• _Assignment_
Extend the news article on gene variants linked to higher multiple sclerosis risk with a continuation that picks up after its final sentence.

• _Reading passage_
Medical University Researchers Find New Interaction Linked To Higher Multiple Sclerosis Risk


Researchers from the University of Texas Medical Branch at Galveston and Duke University Medical Center have discovered that people who carry two variants of specific genes have higher chances of developing multiple sclerosis. Their findings are expected to lead to the development of more accurate tests to identify individuals with the greatest risk of the disease.

One of these variants is in IL7R and the other is in DDX39B. The former has already been previously associated with MS while the latter was not known to be connected to the disease until now, MedicalXpress reported.

Aside from leading to more accurate tests for early detection of the disease, the latest discovery could also result to better understanding other autoimmune disorders. The study has been published in the latest issue of "Cell."

Multiple sclerosis is known to be a major cause of neurological disease in younger adults aged 20 to 50 years old. It has also been known to disproportionately affect women.

The disease lets the individual's own immune system attack nerve cells in the spinal cord and brain. MS is treatable but has no cure. It often leads to problems with vision, muscle control, balance, basic body functions, among others, and has the potential to lead to disability.

• _Source information_
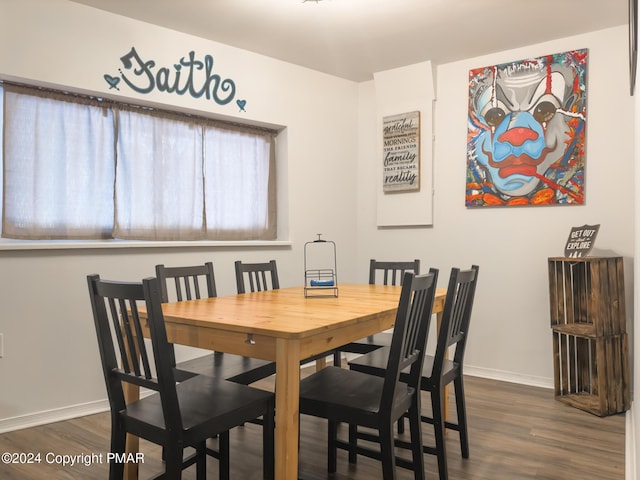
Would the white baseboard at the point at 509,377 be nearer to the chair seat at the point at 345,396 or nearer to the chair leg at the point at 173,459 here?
the chair seat at the point at 345,396

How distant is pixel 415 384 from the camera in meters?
2.12

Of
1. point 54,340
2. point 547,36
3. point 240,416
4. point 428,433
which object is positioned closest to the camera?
point 240,416

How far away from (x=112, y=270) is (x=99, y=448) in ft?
3.64

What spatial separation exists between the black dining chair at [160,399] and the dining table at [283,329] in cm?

• _Response to this task_
The study was a collaboration between scientists at UTMB, Duke, University of California, Berkeley, and Case Western Reserve University. They found that when to specific DNA variants in the DDX39B and IL7R genes are present in an individual's genetic code, their interaction could result to an overproduction of the protein sIL7R.

The interactions of this protein with the human body's immune system play a major role in multiple sclerosis. However, its role is still not completely understood.

Lead author Simon Gregory, director of Genomics and Epigenetics at the Duke Molecular Physiology Institute at Duke University Medical Center, said that the study recognizes an interaction between a known MS risk gene to unlock a new MS candidate gene. With this, it opens a new mechanism that is associated with an increased risk of multiple sclerosis as well as other autoimmune diseases.